Records:
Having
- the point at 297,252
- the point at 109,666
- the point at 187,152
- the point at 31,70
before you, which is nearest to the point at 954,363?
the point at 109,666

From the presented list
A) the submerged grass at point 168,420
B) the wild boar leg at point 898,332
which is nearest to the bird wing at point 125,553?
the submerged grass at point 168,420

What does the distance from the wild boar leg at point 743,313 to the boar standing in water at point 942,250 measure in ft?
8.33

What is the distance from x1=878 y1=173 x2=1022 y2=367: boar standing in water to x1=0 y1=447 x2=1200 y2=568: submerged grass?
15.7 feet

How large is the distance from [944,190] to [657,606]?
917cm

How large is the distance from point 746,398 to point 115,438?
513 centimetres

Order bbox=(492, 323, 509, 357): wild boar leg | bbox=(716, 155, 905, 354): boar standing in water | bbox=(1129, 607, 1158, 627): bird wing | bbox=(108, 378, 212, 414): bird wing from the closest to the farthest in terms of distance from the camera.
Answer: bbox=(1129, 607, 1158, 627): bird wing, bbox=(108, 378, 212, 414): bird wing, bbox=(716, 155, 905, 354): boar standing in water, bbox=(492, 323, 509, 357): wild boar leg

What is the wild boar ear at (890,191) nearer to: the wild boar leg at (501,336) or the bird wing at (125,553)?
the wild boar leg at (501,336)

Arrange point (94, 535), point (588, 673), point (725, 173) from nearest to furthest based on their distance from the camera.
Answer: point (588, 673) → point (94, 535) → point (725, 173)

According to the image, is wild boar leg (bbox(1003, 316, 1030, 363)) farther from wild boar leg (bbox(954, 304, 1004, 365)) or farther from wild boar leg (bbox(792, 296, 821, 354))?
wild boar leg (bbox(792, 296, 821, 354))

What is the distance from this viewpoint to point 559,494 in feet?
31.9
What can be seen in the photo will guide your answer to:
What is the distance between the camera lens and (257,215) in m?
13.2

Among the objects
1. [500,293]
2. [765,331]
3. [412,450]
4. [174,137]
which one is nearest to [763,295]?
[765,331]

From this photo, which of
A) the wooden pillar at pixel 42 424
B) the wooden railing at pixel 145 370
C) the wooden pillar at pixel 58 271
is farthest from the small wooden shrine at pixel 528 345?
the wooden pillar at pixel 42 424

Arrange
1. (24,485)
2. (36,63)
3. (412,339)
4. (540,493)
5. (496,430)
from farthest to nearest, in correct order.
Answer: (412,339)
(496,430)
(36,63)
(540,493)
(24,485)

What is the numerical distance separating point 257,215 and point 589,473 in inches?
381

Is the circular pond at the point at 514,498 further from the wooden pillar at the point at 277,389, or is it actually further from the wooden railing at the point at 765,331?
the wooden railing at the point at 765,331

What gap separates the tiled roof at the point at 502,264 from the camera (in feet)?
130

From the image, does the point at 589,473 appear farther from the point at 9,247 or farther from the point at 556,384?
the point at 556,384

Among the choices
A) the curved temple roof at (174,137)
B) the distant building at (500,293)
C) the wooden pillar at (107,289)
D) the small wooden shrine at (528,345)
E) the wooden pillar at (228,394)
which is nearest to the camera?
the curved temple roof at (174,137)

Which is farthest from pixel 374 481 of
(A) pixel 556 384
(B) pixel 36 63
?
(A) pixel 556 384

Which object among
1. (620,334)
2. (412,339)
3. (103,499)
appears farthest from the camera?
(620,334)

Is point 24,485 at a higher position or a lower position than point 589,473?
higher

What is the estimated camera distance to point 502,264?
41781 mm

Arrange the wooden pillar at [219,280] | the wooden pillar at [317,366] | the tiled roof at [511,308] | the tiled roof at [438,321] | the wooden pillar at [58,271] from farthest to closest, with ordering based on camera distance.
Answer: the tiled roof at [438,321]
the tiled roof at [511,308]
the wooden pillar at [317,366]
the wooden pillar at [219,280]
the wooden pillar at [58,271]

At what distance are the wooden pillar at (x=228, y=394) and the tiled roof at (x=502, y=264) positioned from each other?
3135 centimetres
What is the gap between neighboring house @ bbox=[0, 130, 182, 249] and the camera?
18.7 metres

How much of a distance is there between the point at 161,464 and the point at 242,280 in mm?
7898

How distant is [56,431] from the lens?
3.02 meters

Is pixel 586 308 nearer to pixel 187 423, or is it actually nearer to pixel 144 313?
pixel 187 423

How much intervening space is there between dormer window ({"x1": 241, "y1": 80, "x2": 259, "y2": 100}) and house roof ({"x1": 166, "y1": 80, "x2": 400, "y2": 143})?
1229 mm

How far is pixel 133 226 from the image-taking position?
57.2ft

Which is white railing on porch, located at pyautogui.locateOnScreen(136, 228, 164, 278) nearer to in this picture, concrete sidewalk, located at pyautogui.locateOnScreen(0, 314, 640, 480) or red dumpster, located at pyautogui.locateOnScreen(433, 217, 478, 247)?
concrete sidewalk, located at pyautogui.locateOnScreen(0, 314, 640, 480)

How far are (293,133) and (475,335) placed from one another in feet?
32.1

● **Brief**
Repeat precisely the lines of the data starting at the one containing "At what distance", last line included.

● **In response**
At what distance are the wooden pillar at (x=228, y=394) and the tiled roof at (x=502, y=264) positioned from each other?
3135 centimetres
What is the gap between neighboring house @ bbox=[0, 130, 182, 249] and the camera?
18.7 metres

How much of a distance is there between the point at 161,464 and the point at 242,280 in mm?
7898

How distant is [56,431] from the lens?
3.02 meters

Is pixel 586 308 nearer to pixel 187 423, or is it actually nearer to pixel 144 313?
pixel 187 423

How much intervening space is there between dormer window ({"x1": 241, "y1": 80, "x2": 259, "y2": 100}) and house roof ({"x1": 166, "y1": 80, "x2": 400, "y2": 143})?
1229 mm

How far is pixel 133 226 from the image-taking position?
57.2ft

Which is white railing on porch, located at pyautogui.locateOnScreen(136, 228, 164, 278) nearer to in this picture, concrete sidewalk, located at pyautogui.locateOnScreen(0, 314, 640, 480) or red dumpster, located at pyautogui.locateOnScreen(433, 217, 478, 247)?
concrete sidewalk, located at pyautogui.locateOnScreen(0, 314, 640, 480)

How far are (293,133) and (475,335) placed from one another in feet?
32.1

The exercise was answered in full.